Records from a collection
════════════════════
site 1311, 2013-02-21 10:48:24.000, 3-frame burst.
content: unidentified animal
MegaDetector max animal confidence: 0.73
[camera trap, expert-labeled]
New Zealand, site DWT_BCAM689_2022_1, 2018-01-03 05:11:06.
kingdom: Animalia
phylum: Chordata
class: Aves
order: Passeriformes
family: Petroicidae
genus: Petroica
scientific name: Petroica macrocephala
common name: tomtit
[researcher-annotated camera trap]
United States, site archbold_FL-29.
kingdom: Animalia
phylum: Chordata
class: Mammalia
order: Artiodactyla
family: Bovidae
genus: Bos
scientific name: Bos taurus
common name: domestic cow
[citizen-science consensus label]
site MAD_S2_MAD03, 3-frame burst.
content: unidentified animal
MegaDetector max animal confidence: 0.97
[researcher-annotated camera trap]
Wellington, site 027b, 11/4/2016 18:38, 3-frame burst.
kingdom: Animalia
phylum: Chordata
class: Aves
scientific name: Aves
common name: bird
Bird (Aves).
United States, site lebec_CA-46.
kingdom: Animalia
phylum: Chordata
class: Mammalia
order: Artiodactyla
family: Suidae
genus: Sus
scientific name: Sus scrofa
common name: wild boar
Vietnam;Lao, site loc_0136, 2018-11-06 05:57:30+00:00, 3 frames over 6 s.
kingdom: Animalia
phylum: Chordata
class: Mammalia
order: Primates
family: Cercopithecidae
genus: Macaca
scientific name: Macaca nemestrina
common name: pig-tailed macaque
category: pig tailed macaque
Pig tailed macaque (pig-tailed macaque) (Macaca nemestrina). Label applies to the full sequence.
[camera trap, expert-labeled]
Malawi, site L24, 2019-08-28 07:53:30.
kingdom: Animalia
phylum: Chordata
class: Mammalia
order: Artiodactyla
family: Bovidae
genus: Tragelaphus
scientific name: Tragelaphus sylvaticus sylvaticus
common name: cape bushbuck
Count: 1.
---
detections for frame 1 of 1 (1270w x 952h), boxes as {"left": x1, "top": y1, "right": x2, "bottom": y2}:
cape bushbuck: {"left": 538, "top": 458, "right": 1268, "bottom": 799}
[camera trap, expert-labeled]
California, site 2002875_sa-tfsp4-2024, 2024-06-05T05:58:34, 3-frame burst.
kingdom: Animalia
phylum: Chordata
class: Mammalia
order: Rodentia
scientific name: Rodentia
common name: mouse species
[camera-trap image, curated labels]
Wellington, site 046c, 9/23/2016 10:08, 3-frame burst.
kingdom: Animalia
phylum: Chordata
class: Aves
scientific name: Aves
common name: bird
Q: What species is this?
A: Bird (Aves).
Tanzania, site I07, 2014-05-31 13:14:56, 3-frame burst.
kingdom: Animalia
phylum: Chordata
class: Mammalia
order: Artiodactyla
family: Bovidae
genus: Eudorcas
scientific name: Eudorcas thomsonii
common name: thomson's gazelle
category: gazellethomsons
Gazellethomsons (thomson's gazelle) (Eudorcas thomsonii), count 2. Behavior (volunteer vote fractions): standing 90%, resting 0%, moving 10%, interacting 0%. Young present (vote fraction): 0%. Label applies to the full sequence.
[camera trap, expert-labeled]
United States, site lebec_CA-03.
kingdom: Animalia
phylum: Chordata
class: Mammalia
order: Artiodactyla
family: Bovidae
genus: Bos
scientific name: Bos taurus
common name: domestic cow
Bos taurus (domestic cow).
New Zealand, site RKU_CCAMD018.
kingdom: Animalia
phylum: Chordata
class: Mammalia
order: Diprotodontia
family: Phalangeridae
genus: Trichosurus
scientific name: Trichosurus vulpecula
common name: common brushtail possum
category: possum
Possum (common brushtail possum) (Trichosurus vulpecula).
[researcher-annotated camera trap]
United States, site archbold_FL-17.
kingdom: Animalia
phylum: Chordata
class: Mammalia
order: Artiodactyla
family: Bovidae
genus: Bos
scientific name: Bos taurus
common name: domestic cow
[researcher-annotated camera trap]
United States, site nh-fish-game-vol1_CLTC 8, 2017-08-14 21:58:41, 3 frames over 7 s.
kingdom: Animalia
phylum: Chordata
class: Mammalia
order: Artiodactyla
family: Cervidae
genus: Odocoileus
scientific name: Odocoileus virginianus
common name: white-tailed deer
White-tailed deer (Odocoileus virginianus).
════════════════════
- _Task details_:
Copy, please, every line from the start of the entries down to the line that holds "site MAD_S2_MAD03, 3-frame burst.", with both of those lines included and no others.

- _Task answer_:
site 1311, 2013-02-21 10:48:24.000, 3-frame burst.
content: unidentified animal
MegaDetector max animal confidence: 0.73
[camera trap, expert-labeled]
New Zealand, site DWT_BCAM689_2022_1, 2018-01-03 05:11:06.
kingdom: Animalia
phylum: Chordata
class: Aves
order: Passeriformes
family: Petroicidae
genus: Petroica
scientific name: Petroica macrocephala
common name: tomtit
[researcher-annotated camera trap]
United States, site archbold_FL-29.
kingdom: Animalia
phylum: Chordata
class: Mammalia
order: Artiodactyla
family: Bovidae
genus: Bos
scientific name: Bos taurus
common name: domestic cow
[citizen-science consensus label]
site MAD_S2_MAD03, 3-frame burst.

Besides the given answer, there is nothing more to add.